Of course, political risk should always be considered for a firm that gets so much of its revenue from one place, the U.S. defense budget. Any severe curtailment of this revenue source will hit the firm, but that seems unlikely. It is also less consequential as foreign nations and allies majorly boost defense spending in response to the environment of war and Great Power standoff.
Deteriorating US finances and rising interest costs could prove a major risk if the Defense Budget ends up on the chopping block. Generally, the increased threat environment should mitigate this, but predictability is low inside the Beltway these days. However, current Defense Budget priorities align well with Raytheon’s strengths.
The twin tailwinds of increased foreign and domestic defense spending on a generational level mitigate many typical risks on the defense side of the business.
Conclusion
Raytheon is coming off a very strong year, their sales grew 11% organically.

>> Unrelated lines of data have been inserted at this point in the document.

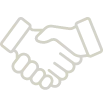 Mergers & Acquisitions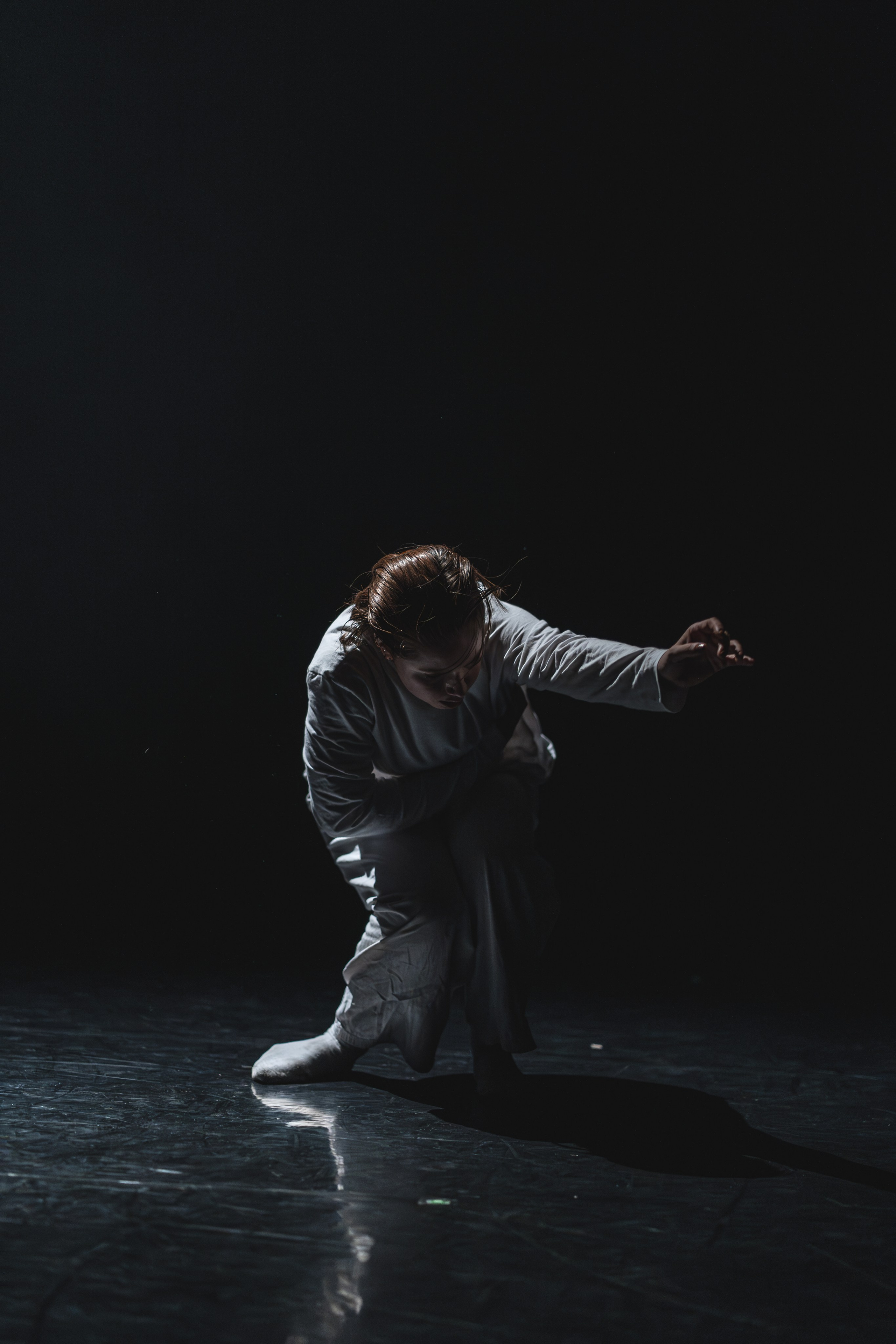 Manon. Candler Creative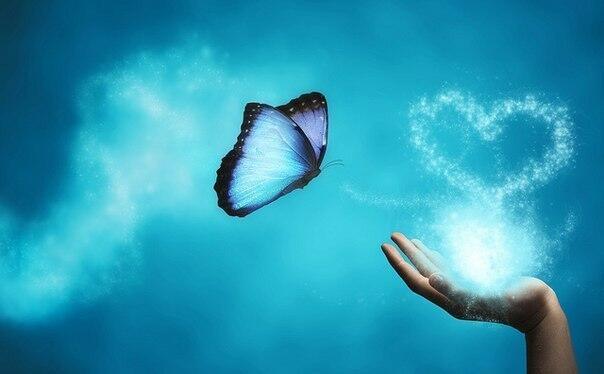 бархат снега с хрустящей коркою.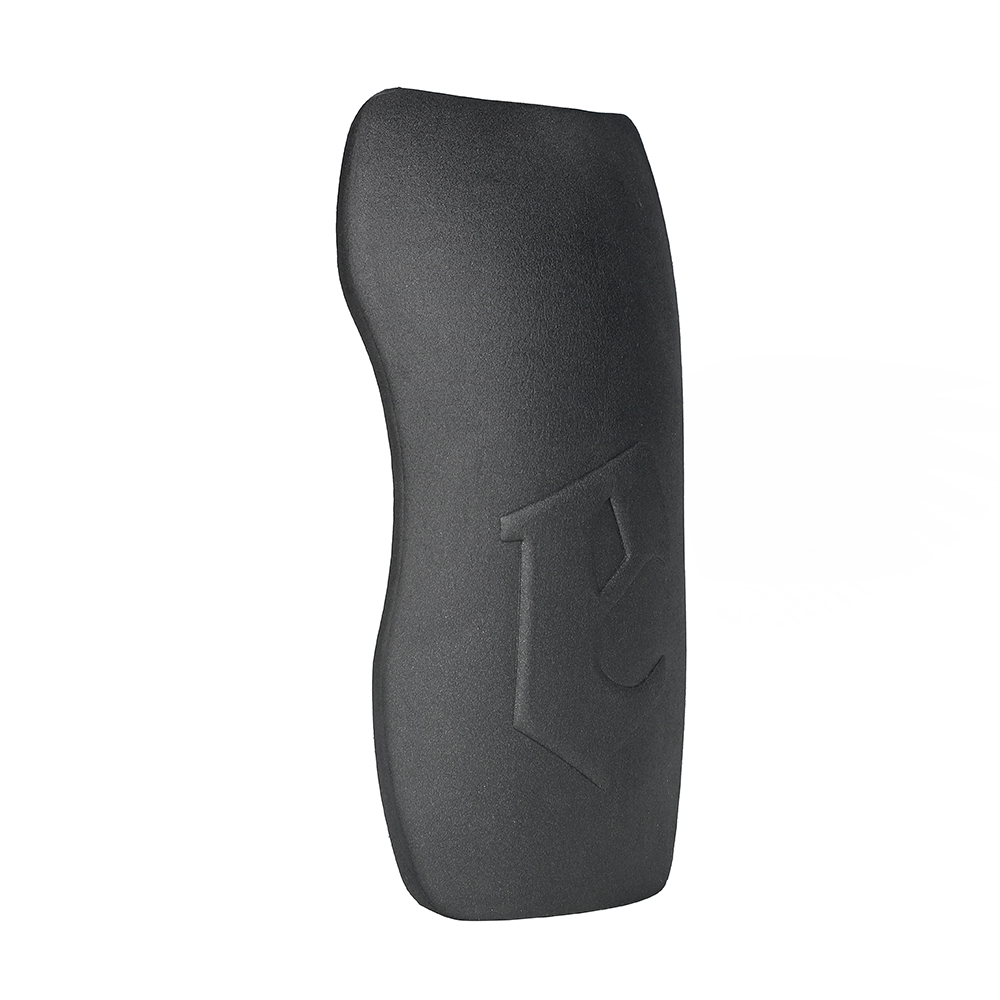 Emersongear Combat Beschermend - Winter Clothing Hiking recensie en prijs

This is very fast for a mature defense giant. They have a record backlog of 196 billion dollars. The company has proven capable of executing on the backlog, other than the key risks I mentioned above which the market understands well, the company has been executing on resolving supply chain issues admirably. This bodes well for the firm being able to deliver on this record backlog. As I mentioned earlier, 60% of that massive backlog will come to fruition in the next two years.

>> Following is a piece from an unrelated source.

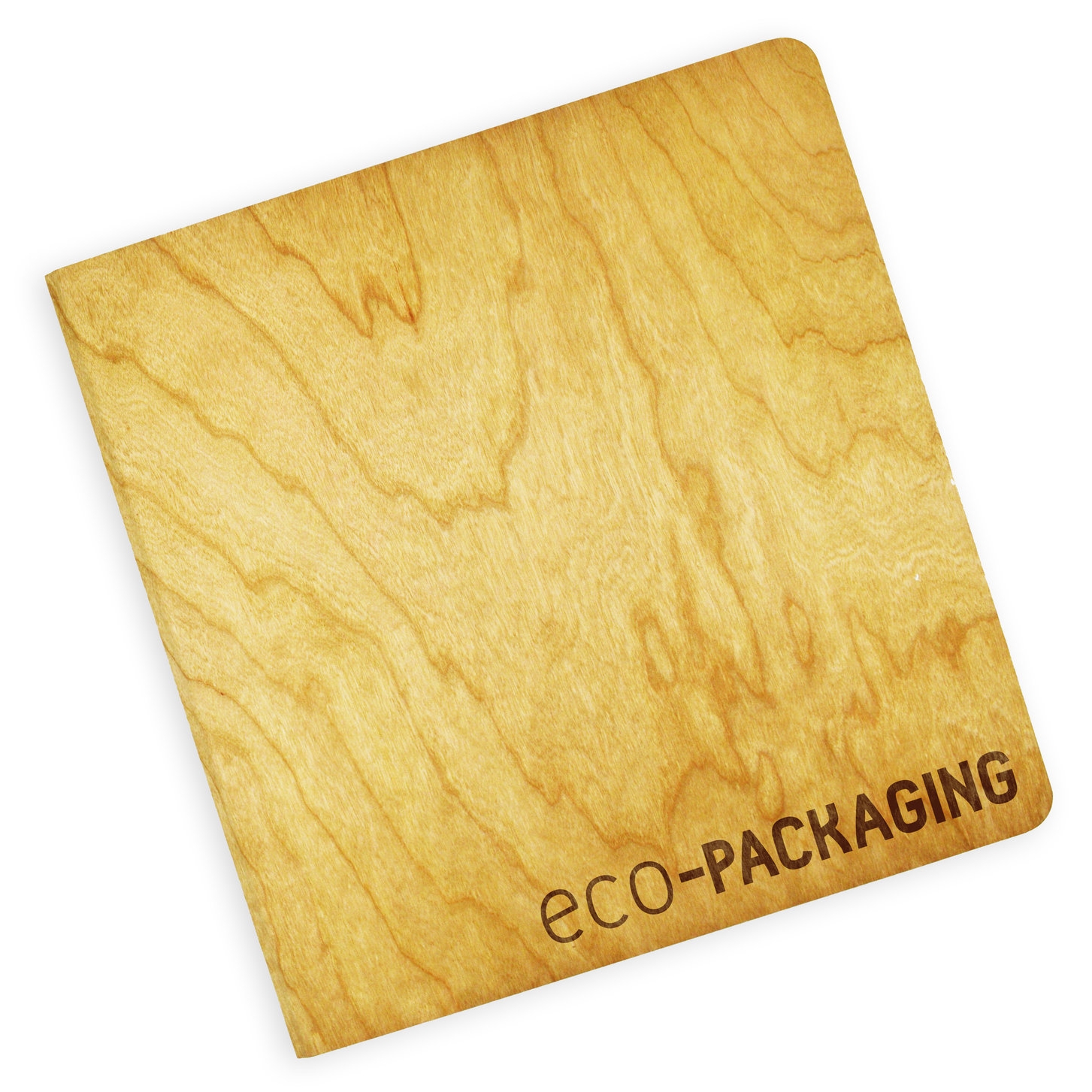 eco-packaging-binder.jpg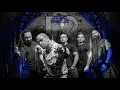 Five Finger Death Punch - Brighter Side of Grey Lyrics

The firm is experiencing strength across all of its segments, and the commercial aerospace segment will likely have potential for upside because of continued economic strength in the United States and the continued resolution of the engine issue. 2024 will have some difficult comps, but 2025 looks like it will be a very strong year across all metrics. Remember, this stock is a mature lynchpin of the US Defense Industry. You’re not just owning a company, you’re owning a team that moved heaven and earth to get air defense up in Ukraine, saving countless lives.
A high-intensity conflict like the one unfolding in Ukraine is particularly advantageous for defense manufacturers because equipment, not personnel, is the primary deficiency in foreign militaries (although some could be said to suffer from shortages of both). But the point is, that the currents of new defense spending in response to the Russian threat in Europe and the Chinese threat in Taiwan heavily favor Raytheon’s strengths. The unique simultaneous strength in defense and commercial aerospace makes this firm simply able to grow better than the competition, in my estimation.
The changing nature of geopolitical relations and the degradation of international peace is never a good thing and never something that should be wished for. But when it does occur, it makes us realize how lucky we are to have the capable Americans working in our Aerospace & Defense sector. Both when we fly, and when we face adversaries directly or indirectly, we are immeasurably better off because of their intelligence, hard work, and priceless contributions.
One of the things that is resilient about the Raytheon thesis is that it is not dependent on the War in Ukraine or other active conflicts continuing. The momentum of conflict and Great Power standoff has become such that if the conflict in Ukraine ends and becomes frozen, it may even increase demand for Raytheton’s systems. The likeliest outcome is that any peace that materializes will be marked by frantic re-armament.